:: Required task A ::
In the post about extracting PDF text, shorten the paragraph that begins "I am using version 4.5.2.9" while keeping its main facts.
:: Required task B ::
Continue the post about extracting PDF text from its last line.

:: Page text ::
/---

I am using version 4.5.2.9 and have adjusted the vb.net sample code to extract all the text elements from a PDF file, but some of the text read is rubbish e.g. "W\DQGÀQDQFLDODI"
Here is the extract of my code where it is trying to read all the text objects from page 1
For Each obj As Amyuni.PDFCreator.IacObject In arList
'you can access all properties of each object
Dim attr As IacAttribute = obj.Attribute("ObjectType")
Dim oPage As Integer
oPage = obj.PageNumber
If oPage = i Then
Dim oType As Integer
oType = CInt(attr.Value)
Dim oTypeMR As String = ""
Select Case oType
Case 5 : oTypeMR = "Text"
Console.WriteLine(obj.Attribute("Text").Value)

\---

:: Raw records ::
/---

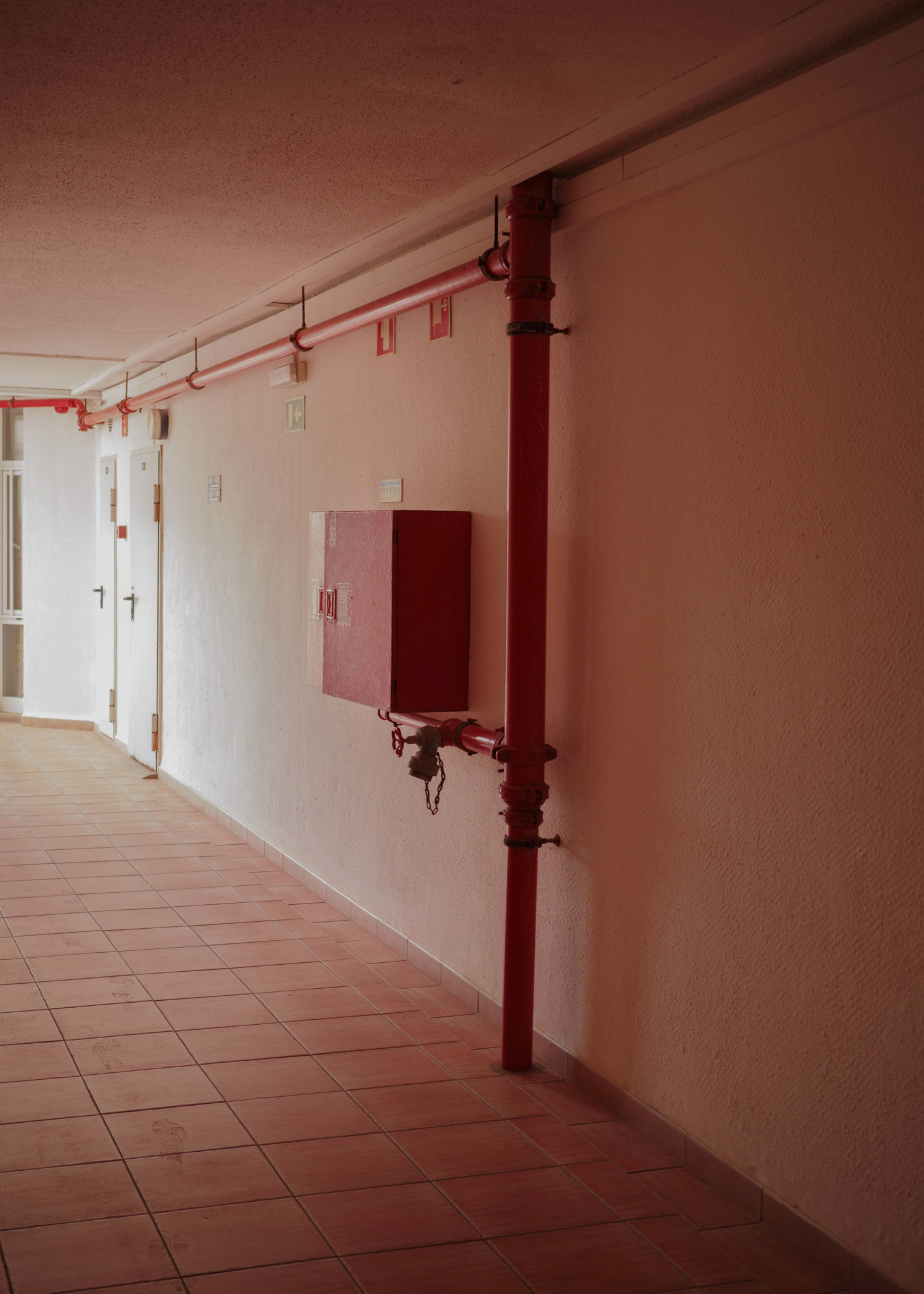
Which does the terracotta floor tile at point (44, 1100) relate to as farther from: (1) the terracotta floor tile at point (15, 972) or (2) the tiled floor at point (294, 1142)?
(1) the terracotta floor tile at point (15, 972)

\---
/---

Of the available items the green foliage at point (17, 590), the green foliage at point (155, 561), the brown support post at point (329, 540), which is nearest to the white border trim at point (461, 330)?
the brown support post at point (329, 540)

\---

:: Task answer A ::
With version 4.5.2.9 and VB.NET sample code adapted to pull every text element from a PDF, some of the extracted text comes out garbled, such as "W\DQGÀQDQFLDODI".

:: Task answer B ::
If Pass = 1 Then
Dim oTextText As String
oTextText = obj.Attribute("Text").Value
Dim oTextColor As String
oTextColor = obj.Attribute("TextColor").Value
Dim oTextFont As String
oTextFont = obj.Attribute("TextFont").Value
All of the fonts in the PDF are subsets of fonts e.g. "AZVOLY+Arial Black,20.0000,400,0,0,0,0"
It would appear that depending on the subset, some fonts are read correctly and others don't.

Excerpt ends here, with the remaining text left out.